The angry girl blames adoptive parents, it seems to me, for somehow capitalizing on the tragedy and pain of others in order to fulfill their selfish desires to create an "artificial" family. I hate the convervatism, the condemnation, the joylessness, and hopelessness in her beliefs. But the real question is, what will my girls feel? And yet, even at this point, just ten months in, I know that even if they become angry adoptees who blast adoption on the web and elswhere, the pleasure, the honor, of having loved and cared for them will be something I will never regret.

"Step away from the keyboard," my husband poked his head into my office to say. And, somehow, I wrenched myself away from the screen. "I feel guilty," I confessed to him when I turned around. "You should feel guilty for spending so much time googling when you are supposed to be writing," he said. "That girl is so angry," I said. "There are angry people all over," he said.

The truth is, no memoir, no blog, not even my own, can capture the deep, daily pleasure I feel in loving these bright, laughing sprits: my girls. In the end, we're only human beings, here on this earth to care for each other. I have always believed this. And when I turn away from the screen, my job, my joy, is simple and clear.

5 comments:

Loraena Tuttle said...

I think the only person qualified to make a statement comparing parental love for adopted children vs. biological is someone who has both. In my own interaction with parents, those few I have met or talked with who have done both say there is no difference. Have you checked out http://owlhaven.wordpress.com/ ?

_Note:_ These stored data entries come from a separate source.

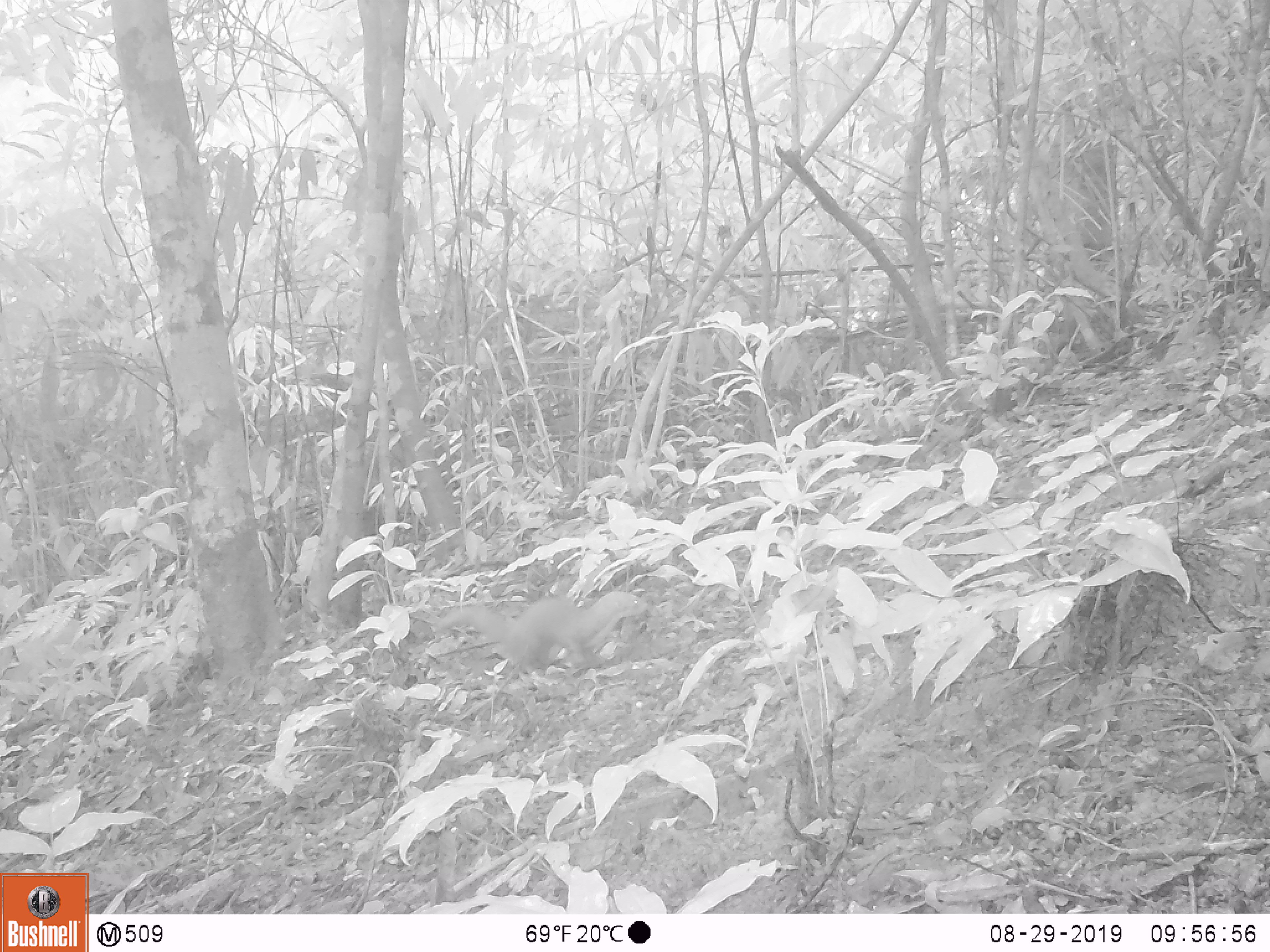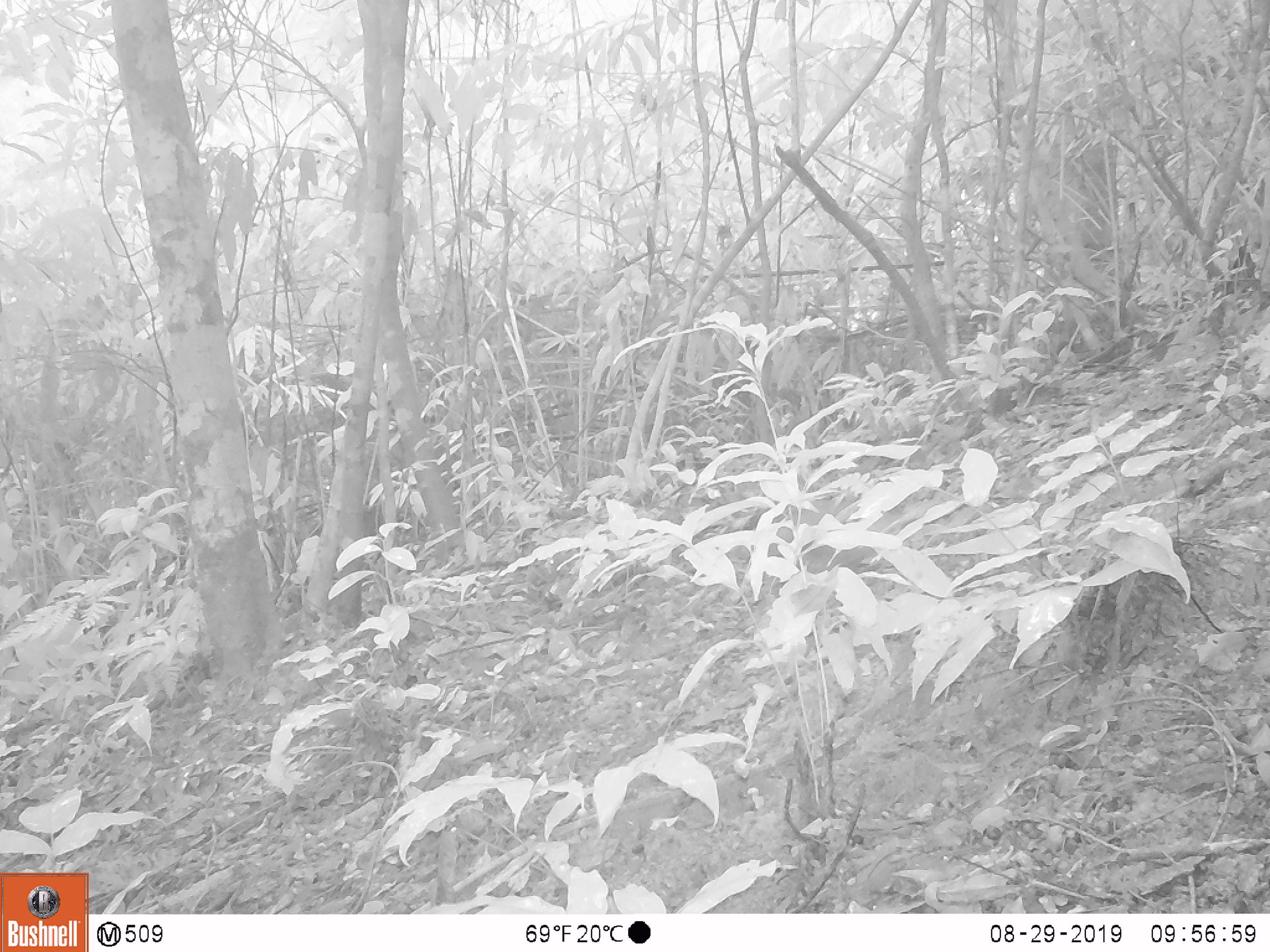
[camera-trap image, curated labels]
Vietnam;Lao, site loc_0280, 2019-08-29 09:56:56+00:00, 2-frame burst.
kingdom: Animalia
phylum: Chordata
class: Mammalia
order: Carnivora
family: Mustelidae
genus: Mustela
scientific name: Mustela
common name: weasel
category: unidentified weasel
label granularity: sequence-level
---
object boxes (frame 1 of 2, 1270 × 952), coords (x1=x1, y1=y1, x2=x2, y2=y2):
unidentified weasel: (x1=433, y1=591, x2=647, y2=673)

What is Africa to Me? said...

I hadn't known about owlhaven until your post. Thank you! I just gave it a look. What a picture...

Miranda said...

To me, in the end, the idea that blood matters is the enemy of the idea that what is human matters.

Natasha said...

We added four children to our family in four year: adopt, bio, bio, adopt. I love each of them differently, rejoice in different parts of their personalities and talents, worry about the pain different parts of their temperaments and histories may bring them. In some ways, it's not "the same"-- but neither is my love for my daughters and my son. Not better/worse, more/less, simply different.